### TASK REQUIREMENTS
1. According to the passage on Justice Alito's dissent in Alvarez, how many of the 49 self-identified Medal of Honor recipients in the Veterans History Project had not actually received that award?
2. Extend the passage on Justice Alito's dissent in Alvarez onward from its final sentence.

### QUOTED TEXT
++++++++++
Kennedy’s understanding of the First Amendment as applied in Alvarez comes across in these lines as highly libertarian.  There is not much in Kennedy’s opinion in Alvarez to suggest that he is concerned about the common good implications of evacuating the Stolen Valor Act of its effectiveness.  Rightly understood, the common good not only includes the promotion of truth but also the punishment of certain lies which violate public confidence in institutions such as the military awards system.  Kennedy’s suggestion of alternative means such as creating a database of medal winners through which the government can achieve its interest of upholding the Congressional Medal of Honor’s integrity is not a serious effort to remedy a pervasive public problem, as Congress sought to remedy through the Stolen Valor Act.  Mere “counterspeech” cannot regulate the conduct of others who seek to profit from achievements that are not theirs; that is, it may promote truth, but it cannot punish lies.  Under Kennedy’s proposed framework, liars would perhaps face a greater risk of being discovered, but they still would not be held accountable for it by the federal government.  A more restrictive means than counterspeech or a database is necessary to achieve the government’s compelling interest here.

Once again in Alvarez, Justice Alito authors a dissenting opinion in a free speech case in which he reasons morally about the law and the common good implications of speech restrictions.  I identify three ways in which Alito’s dissent in Alvarez properly falls under the heading of common good constitutionalism.  First, Alito defers to the legislative judgment of Congress that only by criminalizing “stolen valor” can the government protect the integrity of the military honors system, as false claims of individuals asserting to have won the Congressional Medal Honor have proliferated into a serious public problem that counterspeech alone cannot resolve.  Second, Alito contends that the First Amendment is not a libertarian free-for-all that protects speech even when such protection comes at the expense of that integrity; in short, the First Amendment values different things from what the majority claims it does.  Third, and relatedly, Alito emphasizes that, like the crush videos in Stevens, the speech at issue here has little to no value.  False statements are unworthy of First Amendment Protection in their own right.

First, Alito acknowledges that stolen valor has become a serious problem of public significance; that is, it threatens the common good (though Alito does not explicitly use this phrase).  Perhaps one or two individuals lying about their award status might not be a serious social problem to be resolved by congressional legislation.  However, the Stolen Valor Act was passed “in response to a proliferation of false claims concerning the receipt of military awards.  For example, in a single year, more than 600 Virginia residents falsely claimed to have won the Medal of Honor…. When the Library of Congress compiled oral histories for its Veterans History Project, 24 of the 49 individuals who identified themselves as Medal of Honor recipients had not actually received that award,” among several other examples of false claims.102  Unlike the majority which seems to treat Alvarez as a uniquely pathological liar,103 Alito recognizes that stolen valor threatens the common good by encouraging fraudsters to make false claims that cause substantial harm to society in two ways.  On one hand, false claimants often receive “financial or other material rewards, such as lucrative contracts and government benefits.”104  Furthermore, Alito identifies a “less tangible harm” in stolen valor in that it “tend[s] to debase the distinctive honor of military awards” and serves as a metaphorical “slap in the face” to veterans who have actually won the Medal of Honor and their families.105  Congress concluded that only the criminalization of such behavior would be sufficient to end this public problem, and the Court should defer to this judgment absent a truly compelling free speech concern.  Counterspeech, including the majority’s suggestion to create a database of “actual medal recipients,” simply “will not work” to remedy this widespread and complex issue in practice, not in the least because the Department of Defense admitted its inability to create such a database.106

Second, Alito’s overall understanding of the purposes of the freedom of speech and the First Amendment is distinctively common good constitutionalist.  Although the large scale of and damaged caused by stolen valor does not invalidate the requirement that the Court engage in a First Amendment free speech analysis to examine whether such speech is protected, Alito maintains that the seriousness and public significance of this problem weighs heavily in favor of the argument that Alvarez’s speech is unprotected.  Alito argues that the purpose of First Amendment’s freedom of speech clause is not really in tension with other values such as the integrity of the military honors system when one reads the First Amendment in light of important public symbols and institutions.  Alito inserts an analogy into his dissent that captures this different understanding succinctly: It would be ridiculous to argue that the First Amendment protects “a dollar given to a homeless man falsely claiming to be a decorated veteran” as “more important in the eyes of the First Amendment” than “damage caused to the very integrity of the military awards system” by this action.107  In other words, the law of the First Amendment does not go so far as to protect stolen valor because the purposes of the First Amendment necessarily entail considering the implications of speech upon the common good.
++++++++++
### DATASET EXCERPT
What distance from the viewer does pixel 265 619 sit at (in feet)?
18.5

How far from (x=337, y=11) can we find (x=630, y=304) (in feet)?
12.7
++++++++++
### ANSWER LIST
1. 24

2.
Third, and relatedly, Alito’s application of this understanding of the First Amendment to this case suggests that common good considerations must come into play when the Court is weighing the value of speech and the relevance of that value to the protected or unprotected status of that speech.  As part of his First Amendment argument before the Court, Alvarez claimed that his lie was “nothing out of the ordinary” because “[e]veryone lies …. We lie all the time.”108  Alito judges this kindergarten-level morality (that doing something is permissible simply because other people are doing it too) as “radical” because such a principle would cover speech which would have “no intrinsic value” in society.109  And like in Stevens, Alito writes that the speech at issue here has no intrinsic value and is thus unprotected by the First Amendment.  Again, Alito points to a moral quality in the content of speech in making this argument.  Some speech is more valuable than other speech, and the Stolen Valor Act prohibits only that speech which is “veritably false and entirely lacking in intrinsic value,” which damages the integrity of the military awards system, and which does not risk infringing upon other matters of speech which may be valuable.11

Simply put, Alvarez’s speech is so overtly false and so lacking in value to the common good (in fact, it gravely harms that good) that it is unworthy of protection under the noble and morally praiseworthy document that is the Constitution of the United States.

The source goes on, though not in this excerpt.